Document passage:
++++++
Have you been fortunate enough to visit Vancouver Island's famed old-growth forests? If you've experienced even just a few of these special places, then you know that the old-growth forests of Vancouver Island are among the most spectacular landscapes to be found anywhere on Earth. Read this report and get informed how you can help in protecting these wonderful wild lands.

Vancouver Island - Protecting Paradise

Wilderness Committee Educational Report Vol.26 - No.01, Spring 2007

SAVE VANCOUVER ISLAND'S REMAINING OLD-GROWTH FORESTS!

90% of the valley-bottom ancient forests on Vancouver Island have already been logged-off. Both of the tree photos on this page are in the endangered Upper Walbran Valley. Here we see the spectacular “Mordor Tree”, a giant redcedar with a fortress-like top. Photo by TJ Watt

This gorgeous canyon in the Nahmint Valley is a great place to swim. Old-growth forests conserve water in the spongy, rotten wood of giant logs. They produce clean water for young salmon and steelhead. The Nahmint contains BC’s most extensive stand of old-growth coastal Douglas-firs in Gracie’s Grove.
++++++
Rows:
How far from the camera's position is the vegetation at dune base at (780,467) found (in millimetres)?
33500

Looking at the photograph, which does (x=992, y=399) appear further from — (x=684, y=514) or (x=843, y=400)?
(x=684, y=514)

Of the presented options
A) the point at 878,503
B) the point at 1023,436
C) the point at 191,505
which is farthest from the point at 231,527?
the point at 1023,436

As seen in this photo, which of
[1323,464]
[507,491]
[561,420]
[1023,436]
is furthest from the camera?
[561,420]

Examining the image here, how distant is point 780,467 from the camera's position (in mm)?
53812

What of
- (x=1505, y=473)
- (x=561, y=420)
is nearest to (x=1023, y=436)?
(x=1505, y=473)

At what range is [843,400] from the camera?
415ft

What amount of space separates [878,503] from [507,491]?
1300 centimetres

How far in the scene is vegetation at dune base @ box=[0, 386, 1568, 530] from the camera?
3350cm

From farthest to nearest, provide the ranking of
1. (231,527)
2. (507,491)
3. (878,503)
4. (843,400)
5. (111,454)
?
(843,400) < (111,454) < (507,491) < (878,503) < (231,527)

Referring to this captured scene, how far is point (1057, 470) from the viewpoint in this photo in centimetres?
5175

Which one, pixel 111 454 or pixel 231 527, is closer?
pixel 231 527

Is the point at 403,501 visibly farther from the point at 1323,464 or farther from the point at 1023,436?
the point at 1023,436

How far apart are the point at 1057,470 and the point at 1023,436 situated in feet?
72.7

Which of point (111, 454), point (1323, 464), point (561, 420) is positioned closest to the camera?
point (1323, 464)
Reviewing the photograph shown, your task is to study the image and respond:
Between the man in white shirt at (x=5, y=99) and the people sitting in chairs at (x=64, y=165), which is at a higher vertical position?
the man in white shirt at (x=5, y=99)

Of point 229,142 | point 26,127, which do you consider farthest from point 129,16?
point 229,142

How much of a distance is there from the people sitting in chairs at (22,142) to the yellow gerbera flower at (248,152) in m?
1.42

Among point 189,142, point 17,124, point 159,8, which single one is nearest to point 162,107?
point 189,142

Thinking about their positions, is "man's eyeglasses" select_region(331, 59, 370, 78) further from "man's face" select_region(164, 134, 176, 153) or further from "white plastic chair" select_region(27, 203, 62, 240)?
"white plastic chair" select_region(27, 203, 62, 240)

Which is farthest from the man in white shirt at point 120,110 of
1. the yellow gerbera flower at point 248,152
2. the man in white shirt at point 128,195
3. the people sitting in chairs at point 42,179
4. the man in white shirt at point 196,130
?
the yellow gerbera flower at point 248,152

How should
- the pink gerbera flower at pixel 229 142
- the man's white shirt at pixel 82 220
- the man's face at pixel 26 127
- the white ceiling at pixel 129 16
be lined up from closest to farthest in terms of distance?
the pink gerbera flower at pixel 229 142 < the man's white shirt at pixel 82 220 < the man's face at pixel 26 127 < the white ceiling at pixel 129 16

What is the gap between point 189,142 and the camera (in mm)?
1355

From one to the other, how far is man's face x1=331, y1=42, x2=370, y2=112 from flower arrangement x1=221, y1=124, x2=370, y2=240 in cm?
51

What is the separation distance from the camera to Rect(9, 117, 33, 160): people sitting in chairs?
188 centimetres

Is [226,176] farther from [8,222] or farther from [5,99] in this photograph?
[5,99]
++++++
Tasks to carry out:
A: Answer these about the Vancouver Island old-growth report:
(i) What share of the valley-bottom ancient forests on Vancouver Island has already been logged?
(ii) What kind of tree is the "Mordor Tree"?
(iii) In which grove is BC's most extensive stand of old-growth coastal Douglas-firs found?
B: Extend the Vancouver Island old-growth report with a few more paragraphs, starting after its last sentence.

Results of the tasks:
A:
(i) 90%
(ii) A giant redcedar
(iii) Gracie's Grove

B:
It's time to end Old-Growth logging on Vancouver Island

Have you been fortunate enough to visit Vancouver Island’s famed old-growth forests in Cathedral Grove? The West Coast Trail? Carmanah Valley? Clayoquot Sound? Meares Island? Pacific Rim Park? Walbran Valley? Juan de Fuca Trail? Sombrio Beach? China Beach? Goldstream? Cape Scott?

If you’ve experienced even just a few of these special places, then you know that the old-growth forests of Vancouver Island are among the most spectacular landscapes to be found anywhere on Earth. Monumental trees reach heights rivaling a 30 story office tower and can live to be 1,800 years old!

The Island’s forests are home to wolves, cougars, black bears, elk, five species of salmon in its streams, and at-risk, old-growth associated wildlife like marbled murrelets (a seabird that nests high in the treetops), Queen Charlotte goshawks, Vaux’s swifts, Keen’s and Townsend’s long-eared bats, and numerous smaller critters unique to old-growth forest canopies.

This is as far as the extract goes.